Día tras día, la bella protagonista esconde su hastío vital tras unas gafas gigantes y un oscuro chador. Hanieh quiere dejar de dar clases en los peligrosos y pobres suburbios de Teherán para empezar a trabajar en la capital. Sin embargo, su traspaso se ha detenido por culpa de un kafkiano imprevisto burocrático. Su conformismo y su silencio se acentúan gravemente, igual que ese intermitente malestar que la conduce hacia un punto de no retorno. Hanieh deambula como el vampiro de A Girl Walks Home Alone at Nigth por una ciudad mortuoria, rodeada de grafitis de banderas americanas donde las barras se convirtieron en misiles y las estrellas en calaveras. Con un sutil e implacable humor negro, Ataeian Dena elabora una sátira tan brillante como políticamente incorrecta sobre una sociedad abatida, cuya resignación destruyó su última oportunidad de recuperar las libertades que les fueron arrebatas. Pese a estar rodada sin el consentimiento del gobierno iraní, Paradise cuenta con el apoyo económico y legal de Yousef Panahi, el productor habitual –y hermano– de Jafar Panahi. Si Paradise se alzara con el Leopardo de Oro en Locarno tras el indiscutible triunfo de Taxi en la Berlinale, ambos galardones consagrarían la excelencia y ensalzarían el reto propuesto por el cine iraní contemporáneo.

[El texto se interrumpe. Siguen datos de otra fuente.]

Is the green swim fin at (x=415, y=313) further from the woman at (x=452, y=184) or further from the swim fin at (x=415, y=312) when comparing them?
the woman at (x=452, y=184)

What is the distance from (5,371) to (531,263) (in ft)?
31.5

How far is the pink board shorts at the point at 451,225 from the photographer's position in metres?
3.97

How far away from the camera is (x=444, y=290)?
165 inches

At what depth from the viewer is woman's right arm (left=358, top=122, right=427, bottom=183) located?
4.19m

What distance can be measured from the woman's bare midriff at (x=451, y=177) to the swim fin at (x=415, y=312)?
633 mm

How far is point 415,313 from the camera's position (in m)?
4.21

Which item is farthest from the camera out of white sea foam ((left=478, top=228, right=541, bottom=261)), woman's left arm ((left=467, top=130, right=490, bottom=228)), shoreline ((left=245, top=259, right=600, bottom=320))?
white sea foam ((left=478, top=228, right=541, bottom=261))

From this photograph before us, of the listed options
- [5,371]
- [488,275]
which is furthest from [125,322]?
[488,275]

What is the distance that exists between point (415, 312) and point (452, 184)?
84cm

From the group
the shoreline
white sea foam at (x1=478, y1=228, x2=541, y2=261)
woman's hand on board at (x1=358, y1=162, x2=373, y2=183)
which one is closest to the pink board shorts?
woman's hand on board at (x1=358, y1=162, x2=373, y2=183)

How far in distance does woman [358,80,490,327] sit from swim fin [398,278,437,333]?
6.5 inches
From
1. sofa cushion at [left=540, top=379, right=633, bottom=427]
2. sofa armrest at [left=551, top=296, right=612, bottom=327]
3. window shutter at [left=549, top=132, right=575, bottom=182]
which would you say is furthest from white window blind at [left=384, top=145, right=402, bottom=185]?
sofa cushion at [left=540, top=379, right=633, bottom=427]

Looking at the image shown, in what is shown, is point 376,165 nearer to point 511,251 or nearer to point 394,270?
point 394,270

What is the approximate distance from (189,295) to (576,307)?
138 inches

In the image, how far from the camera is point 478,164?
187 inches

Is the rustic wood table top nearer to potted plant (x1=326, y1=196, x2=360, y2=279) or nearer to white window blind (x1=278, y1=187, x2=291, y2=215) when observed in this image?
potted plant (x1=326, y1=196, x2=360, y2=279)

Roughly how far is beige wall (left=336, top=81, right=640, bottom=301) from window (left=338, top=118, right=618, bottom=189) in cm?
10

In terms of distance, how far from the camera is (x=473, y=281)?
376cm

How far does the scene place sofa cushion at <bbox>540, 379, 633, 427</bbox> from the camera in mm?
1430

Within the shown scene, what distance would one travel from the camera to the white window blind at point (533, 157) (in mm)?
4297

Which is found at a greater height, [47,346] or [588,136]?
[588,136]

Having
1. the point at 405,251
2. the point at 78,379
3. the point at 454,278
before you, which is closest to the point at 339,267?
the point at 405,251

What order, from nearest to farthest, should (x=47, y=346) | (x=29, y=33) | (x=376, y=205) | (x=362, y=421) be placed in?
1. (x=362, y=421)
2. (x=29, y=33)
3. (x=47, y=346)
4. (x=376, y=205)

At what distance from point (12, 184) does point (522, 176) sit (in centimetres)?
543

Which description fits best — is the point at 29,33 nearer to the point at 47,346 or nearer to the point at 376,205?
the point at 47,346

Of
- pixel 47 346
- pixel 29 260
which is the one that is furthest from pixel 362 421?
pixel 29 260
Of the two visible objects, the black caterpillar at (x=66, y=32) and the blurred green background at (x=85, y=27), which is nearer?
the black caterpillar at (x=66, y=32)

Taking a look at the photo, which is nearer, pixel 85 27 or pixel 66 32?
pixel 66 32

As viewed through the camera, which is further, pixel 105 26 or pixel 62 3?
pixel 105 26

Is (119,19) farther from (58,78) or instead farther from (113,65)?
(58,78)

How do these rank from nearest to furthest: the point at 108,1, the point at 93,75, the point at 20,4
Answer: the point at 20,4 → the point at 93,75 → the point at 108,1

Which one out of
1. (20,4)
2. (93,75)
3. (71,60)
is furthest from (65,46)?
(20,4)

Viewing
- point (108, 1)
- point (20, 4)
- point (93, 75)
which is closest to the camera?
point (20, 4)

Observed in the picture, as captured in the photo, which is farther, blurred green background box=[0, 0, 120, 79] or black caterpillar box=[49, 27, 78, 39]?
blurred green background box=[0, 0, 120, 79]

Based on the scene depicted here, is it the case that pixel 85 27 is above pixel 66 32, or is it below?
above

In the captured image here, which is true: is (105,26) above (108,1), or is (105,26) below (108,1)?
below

Una fatídica decapitación con un cañón filmada en un prolongado plano secuencia anticipa la perversidad imperante en el segundo largometraje del argentino Benjamin Naishtat. Aunque hemos descubierto El movimiento en la segunda jornada de certamen, tenemos pocas dudas acerca de que este estilizado western de ecos policíacos se convertirá en una de las mejores películas de la presente edición de Locarno. El director de Historia del miedo sitúa su nuevo film, una verdadera obra maestra, en La Pampa durante el anárquico y oscuro siglo XIX. Presentada en la sección Cineasti del Presente, El movimiento describe en primera persona la alterada percepción de la realidad de un hombre que es víctima de su demente obsesión por aniquilar a los bárbaros. Se trata de una misión que sólo tendrá éxito si recauda el número de hombres necesarios para hacer resurgir de las cenizas un antiguo partido político llamado “El Movimiento”.
Un extraordinario Pablo Cedrón encarna una suerte de versión argentina del Klaus Kinski de Aguirre, la cólera de Dios o Fritzcarraldo. Como todo conquistador, el protagonista de este film lucha por erradicar la violencia generando más violencia, una ola de crímenes que la cruda road movie de Naishat ilustra con el mismo (y exquisito) blanco y negro que maquillaba el salvajismo de El abrazo de la serpiente. Además, la limitación de la paleta cromática no es la única restricción formal que advertimos en la película. El movimiento fue rodada en formato 4:3, igual que Jauja de Lisandro Alonso. Dos fábulas poéticas y pesadillescas hermanadas por una reimaginación del cine de género.